### Trecho do texto
***

Há 12 anos no mercado, a marca BellaLi abraça a causa das mulheres mastectomizadas de outra forma: a de confecção para doação. Com a produção em Juruaia, Elizandra Rinaldi Bergonsini Beraldo, proprietária da BellaLi, conta que, a partir de conversas com mulheres que já estavam em tratamento contra o câncer de mama e tinham um modelo ideal de sutiã em mente, pediu que a estilista da marca desenvolvesse o piloto para, então, os sutiãs serem confeccionados e enviados a endereços certos, hospitais no interior
de São Paulo: em Botucatu, por meio de um amigo parceiro da marca que já participava de um projeto, e São João da Boa Vista, onde a marca fez uma parceria com a faculdade local (Unifae) por meio do Conselho de Mulheres Empreendedoras, para doar as peças a pacientes do SUS e da Santa Casa de Misericórdia. Para o próximo ano, revela Elizandra, há previsão de o projeto chegar a mais uma cidade do interior paulista.
O CÂNCER DE MAMA NO ALVO DA MODA
Quem vê um símbolo redondo com contornos azul-claro e azul-escuro, que lembra um olho grego, quase automaticamente já se lembra da icônica campanha “O Câncer de Mama no Alvo da Moda”. Criada e administrada pela CFDA Foundation (The Council of Fashion Designers of America), a campanha mundial completa 28 anos, e o Brasil, um dos países que aderiram desde o início, segue firme nessa trajetória sob a tutela do IBCC São Camilo Oncologia, licenciado exclusivo da marca; sim, o símbolo possui patente, direitos autorais e uma causa humanitária por trás (alô copiadores, não façam isso!).

***

### Material de dados
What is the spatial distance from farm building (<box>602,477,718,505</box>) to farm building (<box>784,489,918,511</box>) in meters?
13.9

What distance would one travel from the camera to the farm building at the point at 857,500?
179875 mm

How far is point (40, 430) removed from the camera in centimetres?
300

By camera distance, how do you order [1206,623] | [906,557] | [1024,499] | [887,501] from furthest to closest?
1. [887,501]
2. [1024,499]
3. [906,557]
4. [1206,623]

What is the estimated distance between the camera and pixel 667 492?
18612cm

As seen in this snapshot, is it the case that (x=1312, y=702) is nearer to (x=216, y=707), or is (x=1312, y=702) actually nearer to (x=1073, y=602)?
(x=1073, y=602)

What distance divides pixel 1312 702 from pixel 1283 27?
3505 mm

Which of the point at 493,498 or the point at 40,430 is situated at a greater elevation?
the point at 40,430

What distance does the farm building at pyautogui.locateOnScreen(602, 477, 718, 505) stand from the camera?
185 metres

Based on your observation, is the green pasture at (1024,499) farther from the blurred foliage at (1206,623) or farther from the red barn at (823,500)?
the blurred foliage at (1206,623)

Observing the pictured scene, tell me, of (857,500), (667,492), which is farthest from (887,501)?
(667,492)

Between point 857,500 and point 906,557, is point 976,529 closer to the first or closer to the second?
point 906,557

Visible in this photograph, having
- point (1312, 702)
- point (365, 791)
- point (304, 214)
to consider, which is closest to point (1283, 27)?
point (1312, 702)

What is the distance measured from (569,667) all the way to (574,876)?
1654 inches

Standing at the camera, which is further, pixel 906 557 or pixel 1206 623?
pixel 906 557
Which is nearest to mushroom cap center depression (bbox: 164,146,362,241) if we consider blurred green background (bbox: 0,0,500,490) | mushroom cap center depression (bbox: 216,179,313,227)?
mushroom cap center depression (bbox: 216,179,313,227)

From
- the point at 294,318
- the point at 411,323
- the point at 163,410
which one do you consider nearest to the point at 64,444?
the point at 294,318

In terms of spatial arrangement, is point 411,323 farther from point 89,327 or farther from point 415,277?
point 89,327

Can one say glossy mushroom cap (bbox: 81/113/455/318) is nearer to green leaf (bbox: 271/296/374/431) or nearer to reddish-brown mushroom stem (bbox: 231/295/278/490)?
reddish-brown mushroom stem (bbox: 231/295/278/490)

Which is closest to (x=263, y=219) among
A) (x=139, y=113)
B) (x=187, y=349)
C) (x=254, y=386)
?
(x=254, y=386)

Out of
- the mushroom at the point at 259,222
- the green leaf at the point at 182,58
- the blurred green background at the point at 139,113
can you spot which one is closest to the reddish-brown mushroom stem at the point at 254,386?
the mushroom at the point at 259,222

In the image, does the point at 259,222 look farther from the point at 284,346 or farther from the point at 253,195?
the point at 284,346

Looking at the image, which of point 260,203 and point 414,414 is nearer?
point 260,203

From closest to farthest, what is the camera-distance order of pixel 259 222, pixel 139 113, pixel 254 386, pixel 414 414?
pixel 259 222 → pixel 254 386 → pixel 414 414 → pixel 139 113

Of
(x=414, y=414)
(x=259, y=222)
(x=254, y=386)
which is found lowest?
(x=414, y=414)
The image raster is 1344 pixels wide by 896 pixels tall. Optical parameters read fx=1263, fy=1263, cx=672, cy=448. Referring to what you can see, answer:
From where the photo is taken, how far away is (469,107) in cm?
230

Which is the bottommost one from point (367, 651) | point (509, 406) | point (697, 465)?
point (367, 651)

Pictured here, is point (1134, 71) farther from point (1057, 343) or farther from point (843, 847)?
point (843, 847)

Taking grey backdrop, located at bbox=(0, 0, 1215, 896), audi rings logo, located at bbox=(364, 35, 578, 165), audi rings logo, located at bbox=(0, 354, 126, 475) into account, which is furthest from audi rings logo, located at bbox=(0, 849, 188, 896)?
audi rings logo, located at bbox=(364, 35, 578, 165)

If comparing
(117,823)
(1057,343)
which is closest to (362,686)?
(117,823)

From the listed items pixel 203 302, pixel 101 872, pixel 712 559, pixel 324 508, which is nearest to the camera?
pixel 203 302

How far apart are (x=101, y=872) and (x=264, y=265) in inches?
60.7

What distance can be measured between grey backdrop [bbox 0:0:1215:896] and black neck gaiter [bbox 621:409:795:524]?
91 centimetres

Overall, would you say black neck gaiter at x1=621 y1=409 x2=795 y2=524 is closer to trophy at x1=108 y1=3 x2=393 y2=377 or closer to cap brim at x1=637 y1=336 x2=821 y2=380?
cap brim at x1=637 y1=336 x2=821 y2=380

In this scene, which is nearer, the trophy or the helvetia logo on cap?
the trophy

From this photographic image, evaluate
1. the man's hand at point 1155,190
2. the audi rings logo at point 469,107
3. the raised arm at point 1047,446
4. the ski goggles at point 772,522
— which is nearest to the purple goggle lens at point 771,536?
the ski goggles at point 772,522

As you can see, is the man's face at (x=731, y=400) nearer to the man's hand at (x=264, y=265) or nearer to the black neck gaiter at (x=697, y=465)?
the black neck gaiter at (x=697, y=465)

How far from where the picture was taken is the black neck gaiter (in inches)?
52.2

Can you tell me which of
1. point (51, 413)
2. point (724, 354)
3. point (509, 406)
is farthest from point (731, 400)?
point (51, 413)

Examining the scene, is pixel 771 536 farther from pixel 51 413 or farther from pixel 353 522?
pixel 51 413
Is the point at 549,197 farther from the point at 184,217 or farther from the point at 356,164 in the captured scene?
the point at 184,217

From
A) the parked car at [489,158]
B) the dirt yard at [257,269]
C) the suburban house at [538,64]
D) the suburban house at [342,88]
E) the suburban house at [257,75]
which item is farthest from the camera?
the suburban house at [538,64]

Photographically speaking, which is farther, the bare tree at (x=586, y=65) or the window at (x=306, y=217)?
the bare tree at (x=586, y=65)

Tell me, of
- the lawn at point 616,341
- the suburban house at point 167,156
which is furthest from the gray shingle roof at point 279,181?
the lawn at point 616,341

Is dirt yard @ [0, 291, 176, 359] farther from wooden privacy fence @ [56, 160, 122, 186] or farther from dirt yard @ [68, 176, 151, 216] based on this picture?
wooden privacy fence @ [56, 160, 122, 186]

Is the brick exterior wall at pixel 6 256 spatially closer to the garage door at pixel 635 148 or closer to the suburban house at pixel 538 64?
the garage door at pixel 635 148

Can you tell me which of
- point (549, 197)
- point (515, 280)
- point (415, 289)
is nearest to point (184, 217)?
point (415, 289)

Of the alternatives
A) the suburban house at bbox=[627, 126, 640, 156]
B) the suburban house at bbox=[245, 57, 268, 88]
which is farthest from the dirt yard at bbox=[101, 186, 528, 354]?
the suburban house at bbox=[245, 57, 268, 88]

***

Dê sequência ao texto sobre a moda e o câncer de mama, começando logo depois da última frase.

Coordenada por Gustavo Fonseca, responsável pelo licenciamento de marcas da rede de hospitais São Camilo (SP), a campanha para o Outubro Rosa 2022 conta com parceiros de longa data, como a Hering, na confecção das camisetas e outros itens de vestuário com o símbolo; a Cacau Show, com trufas de chocolate; a Lindoya Verão, com garrafinhas de água mineral; a Boni Natural, com desodorantes; e a Chamex, com resmas de papel sulfite. Todos os itens são licenciados e com a identidade visual da
campanha, tendo a renda revertida integralmente ao São Camilo Oncologia, na unidade da Mooca, onde funciona o IBCC, que é pioneira e referência no combate ao câncer de mama, atendendo pacientes do SUS.
“Esses recursos auxiliaram no tratamento de aproximadamente 28 mil pacientes oncológicos nossos do SUS por ano”, conta Gustavo.
Ele destaca que um dos pilares da campanha “O Câncer de Mama no Alvo da Moda” é disseminar a conscientização a respeito do assunto, ressaltando a importância do autoexame mensal e de exames periódicos que detectam tumores em fase inicial.
“Procuramos desmistificar a questão do câncer de mama, já que ainda há muitos preconceitos em torno da doença, muito medo de descobrir um tumor. E, na verdade, a realidade é que, quanto mais cedo o tumor é detectado, maiores são as chances de sucesso no tratamento.”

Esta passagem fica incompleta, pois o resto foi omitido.